I drove the very short distance down Rue de la Frontière to the Border Park.  To my left was a steep embankment leading up to the tracks of the Canadian National Railway linking Montréal and Halifax.  To my right the houses of Estcourt Station, Maine; almost every one bisected by the international boundary.  The roadway is bordered on the American side of the line with sensors and cameras to monitor any activity on the border.  At the end of the road there is parking area adjacent to the park, both of which are divided by the border.  A large border pylon stands in the middle of the park.  Just beyond the park is the Rivière François, the Route 289 highway and CNR rail bridges (both wholly within Canada), and the aforementioned international footbridge. 

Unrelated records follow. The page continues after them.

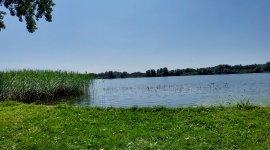 Naaktstrand Gaasperplas Park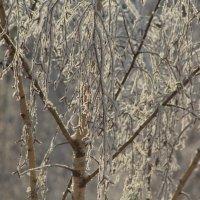 Чувствуется....Зима! :: Валерия Лидерман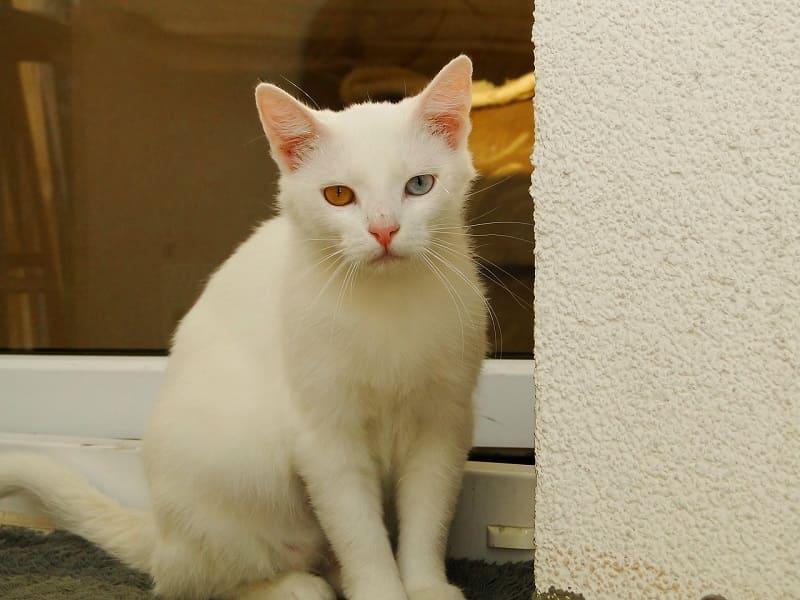 Mèo anh lông ngắn mắt 2 màu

The original bridge at this location was wide enough to accommodate horse carriages.  It was long known locally as “Tobacco Road” as Canadians would visit the now defunct small store in Estcourt Station which did a fast business selling American cigarettes which were two to three times cheaper than tobacco products in Canada. That bridge washed away many years ago and there was no plan to replace it as it permitted Canadians to enter the United States where there was no official port of entry.  It was finally rebuilt but the new bridge is limited to pedestrians only.  Canadians residing in Estcourt Station can now reach the commercial area of Pohénégamook even though they must cross a few feet of American territory in order to do so.  Those crossing from the Canadian side are greeted by a prominent sign warning visitors they must report to US customs at the far end of town.  There is no such sign requesting visitors to report to the Canadian border station.  Yet one more community and a host of problems not envisioned by Daniel Webster and Lord Ashburton in 1842.

UPDATED October 11, Dateline: Pittsburg, NH: The day after I visited Estcourt Station I returned to Beebe Plain - Derby Line, Vermont / Stanstead, Québec where I once again probed the international boundary, this time from the Canadian side of the line.  Driving south from Magog on Québec Route 247 along the eastern side of Lake Memphrémagog, which is also bisected by the border, I approached the border and turned left onto Canusa Street.  Since it lies wholly in the Canada and I was continuing on to the Rock Island side of the line a few miles east, I was not required to report to either border inspection station facing one another across the street.  I finally crossed back into the USA at Canaan, Vermont.